* [DATA FOR THIS EXERCISE]:
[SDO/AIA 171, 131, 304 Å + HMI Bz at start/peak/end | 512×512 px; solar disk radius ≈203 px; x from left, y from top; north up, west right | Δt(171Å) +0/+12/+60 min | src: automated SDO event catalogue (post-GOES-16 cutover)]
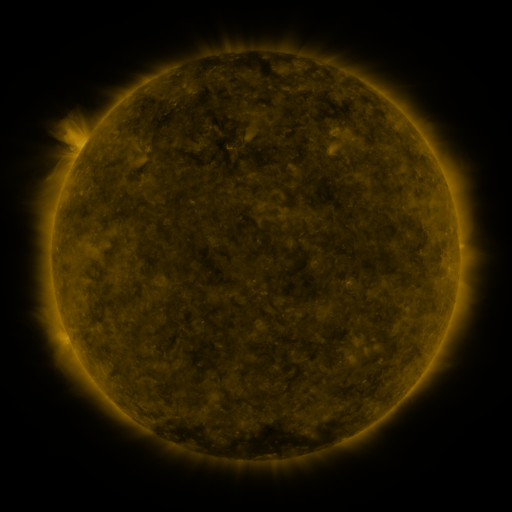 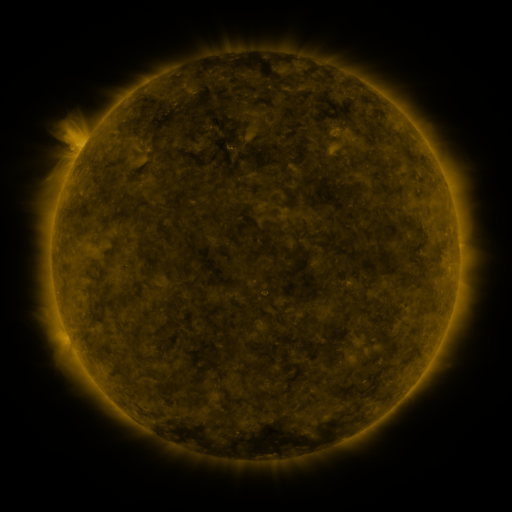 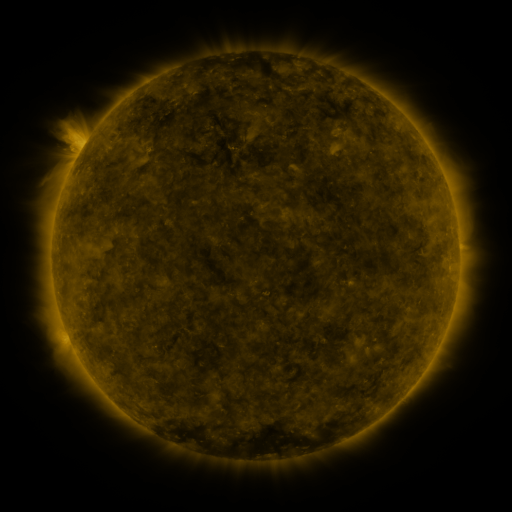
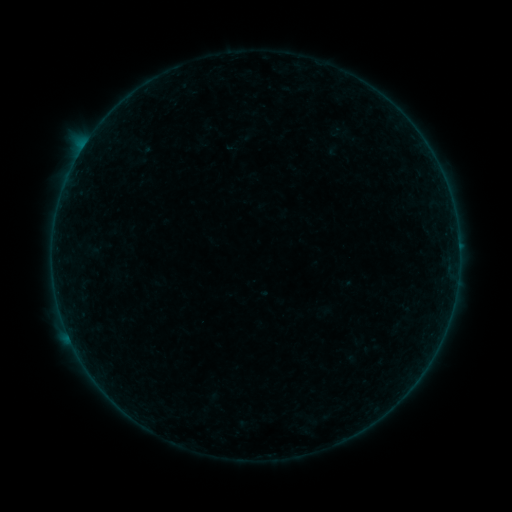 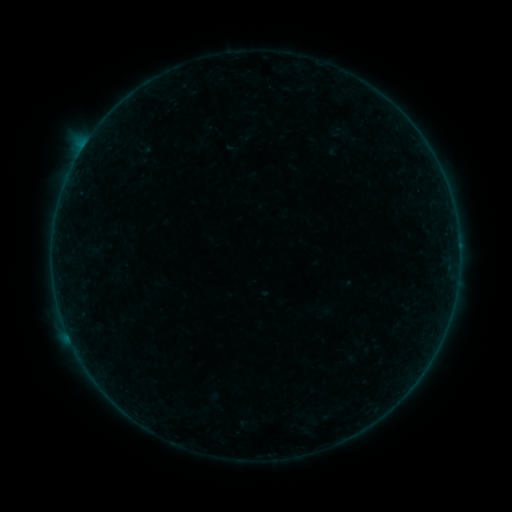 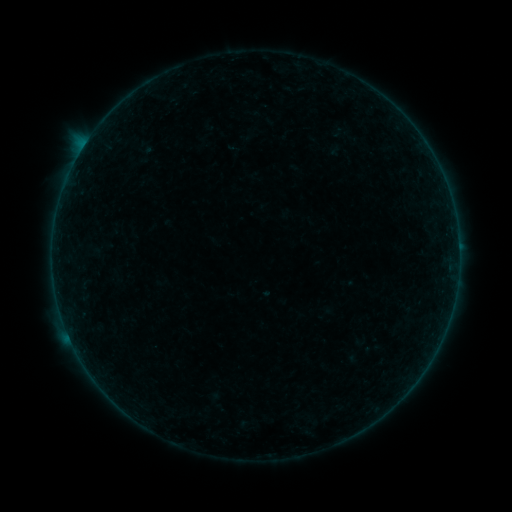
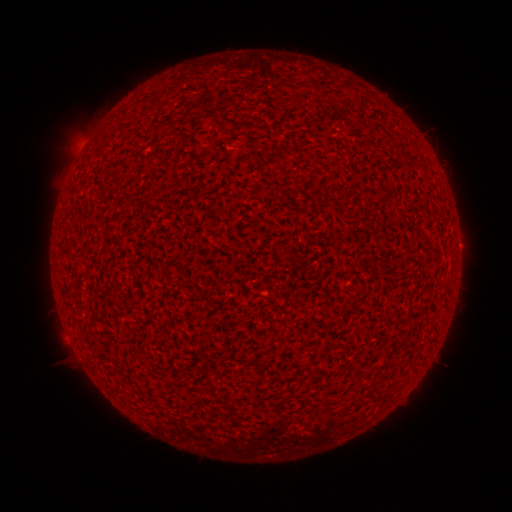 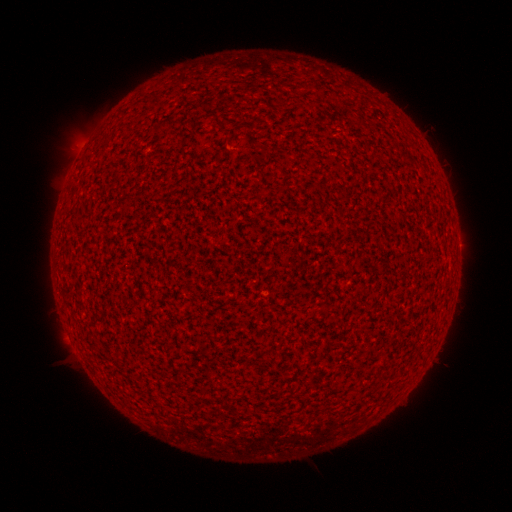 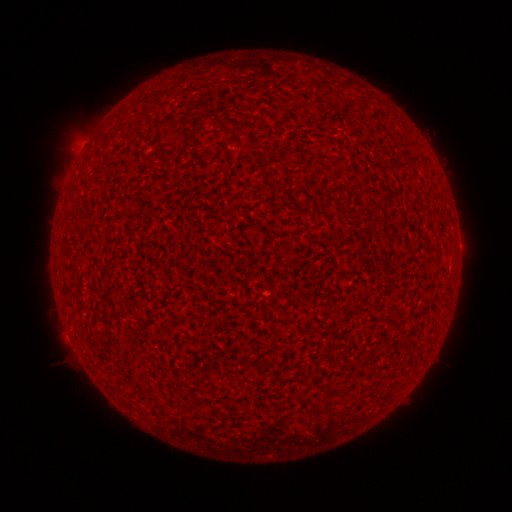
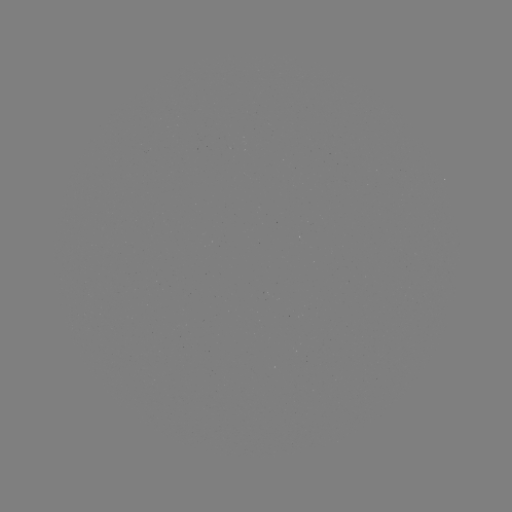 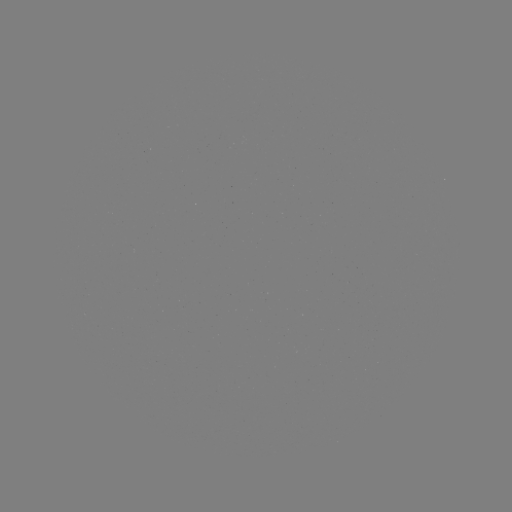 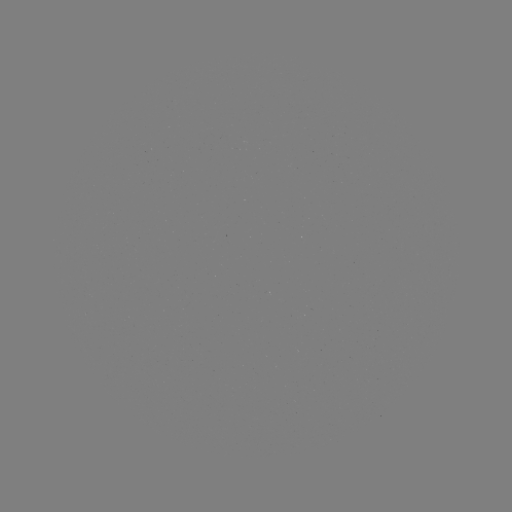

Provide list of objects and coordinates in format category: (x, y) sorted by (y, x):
A3.5 flare: (81, 151)
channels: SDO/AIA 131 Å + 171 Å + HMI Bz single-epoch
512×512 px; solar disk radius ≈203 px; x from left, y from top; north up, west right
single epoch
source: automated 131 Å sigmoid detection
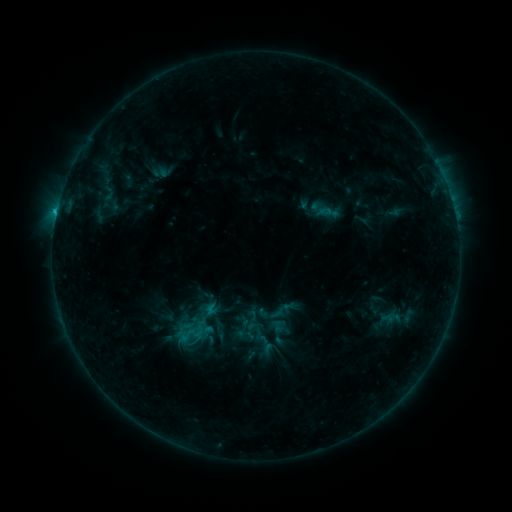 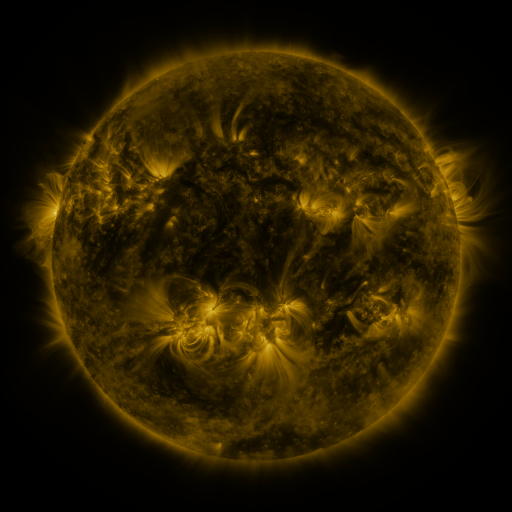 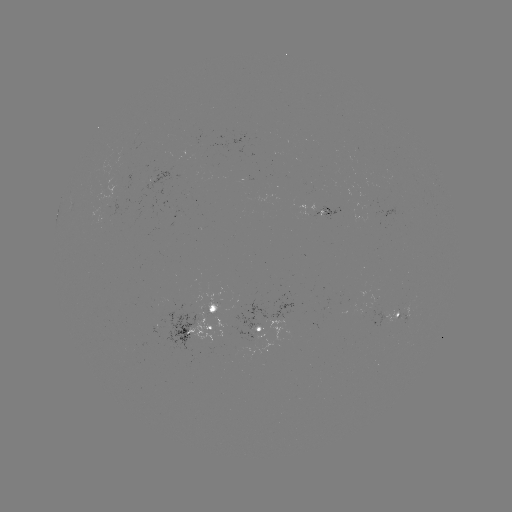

* [WHAT YOU HAVE TO DO]:
What is needed is a word-for-word transcription of all the entries, with the pictures dropped.

* [SOLUTION]:
[SDO/AIA 171, 131, 304 Å + HMI Bz at start/peak/end | 512×512 px; solar disk radius ≈203 px; x from left, y from top; north up, west right | Δt(171Å) +0/+12/+60 min | src: automated SDO event catalogue (post-GOES-16 cutover)]

Provide list of objects and coordinates in format category: (x, y) sorted by (y, x):
A3.5 flare: (81, 151)
channels: SDO/AIA 131 Å + 171 Å + HMI Bz single-epoch
512×512 px; solar disk radius ≈203 px; x from left, y from top; north up, west right
single epoch
source: automated 131 Å sigmoid detection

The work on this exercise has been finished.